Alfred Motte décède à Roubaix en 1887. Par testament, il lègue une rente de près de 17000 francs de l’époque au bureau de bienfaisance, en précisant que les intérêts devraient être capitalisés pendant 100 ans pour servir à diverses œuvres de bienfaisance, telles que maisons d’ouvriers louées à prix modérés, bains chauds et gratuits, hôpital pour maladies infectieuses, primes aux ménages les mieux tenus.

La première fondation devait obligatoirement consister à créer une ou plusieurs cités sans charge de loyer pour les femmes veuves de maris morts d’accidents dans l’industrie.

Plutôt que d’attendre 100 ans, la famille décide de commencer la réalisation dès qu’un million sera produit par la capitalisation de la rente. Ce premier million se fait attendre beaucoup plus longtemps que prévu : cet évènement ne se produit que 52 ans plus tard, en 1937. On construit donc alors avec cet argent, avenue Gustave Delory, une cité comprenant 12 maisons ouvrières pour des familles dont le chef est accidenté du travail.
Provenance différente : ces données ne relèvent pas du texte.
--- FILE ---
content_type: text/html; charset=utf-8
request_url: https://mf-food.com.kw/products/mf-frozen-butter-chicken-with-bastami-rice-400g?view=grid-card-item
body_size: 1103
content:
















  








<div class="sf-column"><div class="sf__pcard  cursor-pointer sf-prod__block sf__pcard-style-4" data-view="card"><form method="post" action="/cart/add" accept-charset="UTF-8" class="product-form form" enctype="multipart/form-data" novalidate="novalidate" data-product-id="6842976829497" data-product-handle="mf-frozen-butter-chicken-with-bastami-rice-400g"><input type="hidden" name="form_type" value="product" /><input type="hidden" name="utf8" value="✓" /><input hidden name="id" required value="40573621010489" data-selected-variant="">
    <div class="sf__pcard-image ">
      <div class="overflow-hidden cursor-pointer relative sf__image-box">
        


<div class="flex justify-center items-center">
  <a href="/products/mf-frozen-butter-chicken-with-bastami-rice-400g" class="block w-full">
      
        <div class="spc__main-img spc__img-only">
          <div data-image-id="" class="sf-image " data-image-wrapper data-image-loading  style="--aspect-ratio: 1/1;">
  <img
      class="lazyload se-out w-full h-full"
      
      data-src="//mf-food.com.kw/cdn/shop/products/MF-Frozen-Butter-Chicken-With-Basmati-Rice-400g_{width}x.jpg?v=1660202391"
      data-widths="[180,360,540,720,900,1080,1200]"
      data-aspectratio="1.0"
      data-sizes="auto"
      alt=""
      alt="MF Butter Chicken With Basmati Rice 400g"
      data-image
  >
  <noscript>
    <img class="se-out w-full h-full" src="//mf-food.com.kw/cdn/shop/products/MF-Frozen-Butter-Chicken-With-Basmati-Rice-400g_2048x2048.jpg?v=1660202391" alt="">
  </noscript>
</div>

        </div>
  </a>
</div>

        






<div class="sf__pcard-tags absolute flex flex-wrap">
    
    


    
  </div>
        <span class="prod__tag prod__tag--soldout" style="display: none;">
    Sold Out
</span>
Les maisons sont implantées le long d’une voie privée, séparée de l’avenue par un portail monumental.

C’est ainsi que les Ravet-Anceau de l’époque font mention au numéro 225 de la « Fondation Motte-Grimonprez, bureau de bienfaisance ».

La cité existe encore de nos jours. Elle est en bon état, mais son fronton a été remplacé par un portail plus modeste. Des maisons complémentaires ont été ajoutées derrière celles d’origine. Une plaque indique encore le nom de la fondation.